The funeral for slain journalist Marie Colvin was held in New York on Monday.
Colvin and French photographer Remi Ochlik were killed in Syria on 22 February after becoming trapped inside the besieged Baba Amr district of Homs.
Colvin’s remains were flown to France last week and she was repatriated to her native USA shortly afterwards. Her friends and family bid her farewell today at a service in Oyster Bay, New York.
The 56-year-old was laid to rest at the St Dominic Roman Catholic Church in the Long Island community where she grew up.
The Oyster Bay High School graduate is survived by two brothers, two sisters and her mother Rosemarie, who led mourners today.
Colvin's mother had told the press her daughter had insisted on remaining in Homs despite being ordered to get out by her editor.
She said: "She had to stay.
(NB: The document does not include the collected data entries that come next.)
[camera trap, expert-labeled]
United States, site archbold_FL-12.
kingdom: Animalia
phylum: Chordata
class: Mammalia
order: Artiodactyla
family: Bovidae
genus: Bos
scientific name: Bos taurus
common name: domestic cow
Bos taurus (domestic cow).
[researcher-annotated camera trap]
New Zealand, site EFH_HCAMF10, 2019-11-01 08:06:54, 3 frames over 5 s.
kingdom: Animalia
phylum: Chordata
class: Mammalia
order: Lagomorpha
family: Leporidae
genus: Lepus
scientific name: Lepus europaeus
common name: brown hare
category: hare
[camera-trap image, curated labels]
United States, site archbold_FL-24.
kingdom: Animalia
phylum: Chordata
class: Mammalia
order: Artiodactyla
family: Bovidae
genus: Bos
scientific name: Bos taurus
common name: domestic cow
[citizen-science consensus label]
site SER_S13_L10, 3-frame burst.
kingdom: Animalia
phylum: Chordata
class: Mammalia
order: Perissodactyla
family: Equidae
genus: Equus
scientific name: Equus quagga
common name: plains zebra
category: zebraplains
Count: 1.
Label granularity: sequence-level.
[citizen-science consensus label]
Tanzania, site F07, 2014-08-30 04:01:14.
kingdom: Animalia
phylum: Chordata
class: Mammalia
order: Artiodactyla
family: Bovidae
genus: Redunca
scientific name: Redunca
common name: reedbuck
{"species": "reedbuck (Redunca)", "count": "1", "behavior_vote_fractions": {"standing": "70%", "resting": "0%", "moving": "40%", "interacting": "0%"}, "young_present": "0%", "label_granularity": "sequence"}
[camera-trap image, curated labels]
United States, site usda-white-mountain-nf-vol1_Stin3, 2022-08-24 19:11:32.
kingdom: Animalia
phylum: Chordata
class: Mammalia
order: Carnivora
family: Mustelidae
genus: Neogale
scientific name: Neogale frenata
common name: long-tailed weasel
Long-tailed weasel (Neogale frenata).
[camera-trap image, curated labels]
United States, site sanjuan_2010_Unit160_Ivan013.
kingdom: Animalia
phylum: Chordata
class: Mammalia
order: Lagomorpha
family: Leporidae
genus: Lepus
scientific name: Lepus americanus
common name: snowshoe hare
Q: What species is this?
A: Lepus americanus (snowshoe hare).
She wanted to finish one more story."
Colvin and Ochlik's deaths fuelled renewed calls for urgent international action to avert a humanitarian disaster in Syria where more than 7,500 civilians have died at the hands of brutal leader president Bashar Assad.
Photographer Paul Conroy, who was injured alongside Colvin, told reporters that working with her had been an "absolute privilege".
Speaking from his hospital bed in London, Conroy told PA: "She was tenacious - one of the bravest people I know and to be quite honest, we never get the choice of how we die, but Marie died doing something she was completely passionate about."
Conroy said he feared for what would happen in Syria with no cameras or journalists there to report.
He said: "It's an attempt to massacre. It's horrifying to think that this is the part we're seeing.
"Once the cameras are gone, as they are now, God knows what's happening. Any talking now is too late."
Opposition fighters had been in control of the neighbourhood for several months, and a regime offensive on Homs that began in early February aimed to retake rebel-held neighbourhoods inside the city.